PAGE EXCERPT ▸

---*---

Let’s try to understand why there has been a surge in love marriages in the recent past. One most visible reason that comes to the girls’ minds is that “You should get to know each other if you want to spend the rest of your lives together.” I completely get it. Then, my question to those girls is why there is a humungous rise in the divorce cases of love marriages.
Of all the cases I have seen, girls get deceived by the impracticality of the theory of knowing each other.
Just try to imagine, you had a date and the guy turns up with a boxer or a loose hanging pajama and a torn or sleeveless shirt with shabby hair, an untrimmed moustache, and stinking breath. Would you consider that date memorable? No right?
Mind you, when you get married, your husband will not wear the best clothes in his wardrobe every day. You would be seeing him wearing pajamas or a lungi with a torn shirt( probably) almost all the time. It is because, he will be going to the office in the morning and return to home by dusk, having a shower, and changing into nightwear.
The second fallacy in the theory of knowing each other is that you don’t see your would-be significant other while they are under extreme stress. Imagine, you had a date and the guy at the other end of the table is simmering and scowling at you.

---*---

YOUR GOAL ▸
What does the love marriage passage name as the second fallacy in the theory of knowing each other?

EXCERPTED DATA ▸
---*---

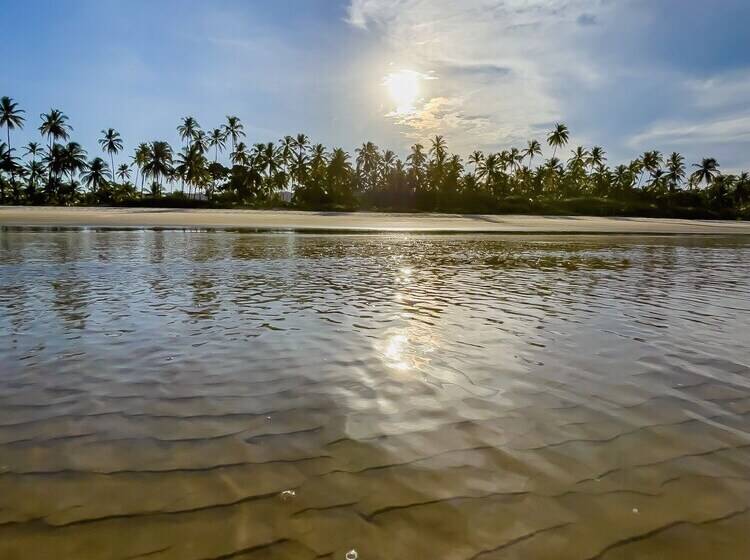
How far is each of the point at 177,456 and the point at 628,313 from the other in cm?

---*---

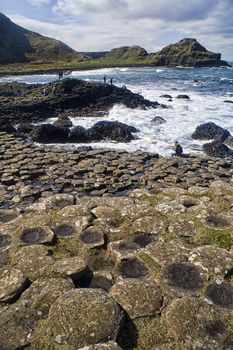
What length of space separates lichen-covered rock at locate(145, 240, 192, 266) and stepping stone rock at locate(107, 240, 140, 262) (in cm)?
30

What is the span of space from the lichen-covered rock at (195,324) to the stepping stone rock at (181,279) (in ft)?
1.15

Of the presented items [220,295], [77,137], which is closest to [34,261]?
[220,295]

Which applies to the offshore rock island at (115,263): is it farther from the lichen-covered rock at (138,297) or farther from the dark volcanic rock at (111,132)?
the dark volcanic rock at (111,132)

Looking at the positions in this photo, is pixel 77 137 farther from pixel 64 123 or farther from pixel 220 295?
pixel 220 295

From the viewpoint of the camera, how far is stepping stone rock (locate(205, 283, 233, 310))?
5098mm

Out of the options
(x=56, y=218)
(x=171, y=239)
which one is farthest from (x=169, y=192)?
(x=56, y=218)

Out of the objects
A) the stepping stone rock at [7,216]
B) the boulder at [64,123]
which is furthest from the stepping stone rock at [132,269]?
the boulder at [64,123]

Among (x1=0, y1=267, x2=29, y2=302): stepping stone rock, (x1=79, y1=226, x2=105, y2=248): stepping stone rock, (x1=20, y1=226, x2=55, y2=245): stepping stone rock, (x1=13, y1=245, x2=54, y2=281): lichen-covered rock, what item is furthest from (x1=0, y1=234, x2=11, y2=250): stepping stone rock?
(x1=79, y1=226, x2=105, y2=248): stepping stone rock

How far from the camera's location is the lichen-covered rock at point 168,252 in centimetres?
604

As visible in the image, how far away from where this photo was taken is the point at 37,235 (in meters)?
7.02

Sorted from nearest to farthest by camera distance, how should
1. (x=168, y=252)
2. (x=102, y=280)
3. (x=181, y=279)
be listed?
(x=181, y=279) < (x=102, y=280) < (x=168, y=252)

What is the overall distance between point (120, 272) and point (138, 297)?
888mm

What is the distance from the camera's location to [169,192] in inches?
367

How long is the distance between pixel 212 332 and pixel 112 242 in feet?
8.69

---*---

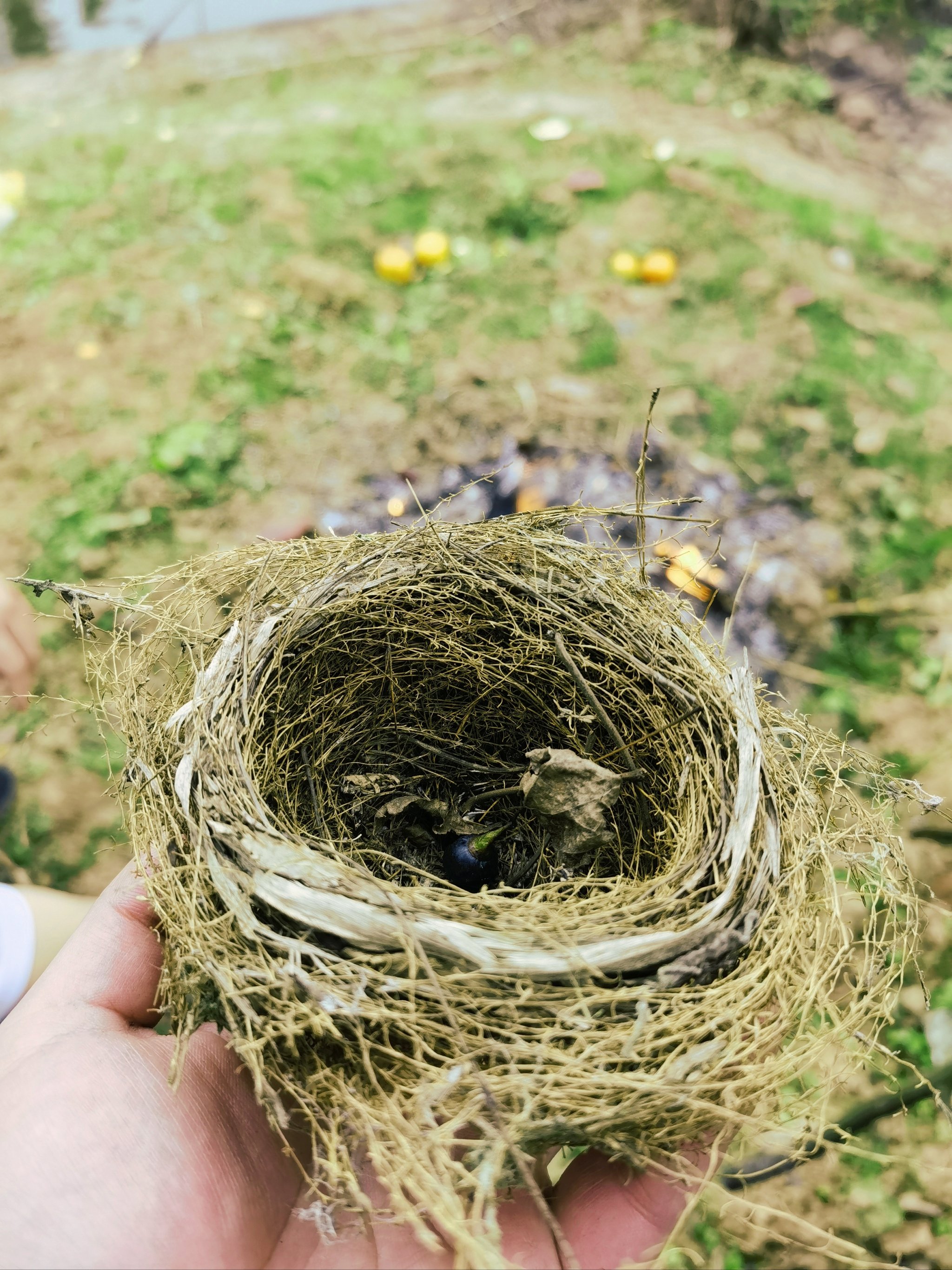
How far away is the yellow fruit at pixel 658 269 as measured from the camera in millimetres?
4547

---*---

RESULT OF THE TASK ▸
You don't see your would-be significant other while they are under extreme stress.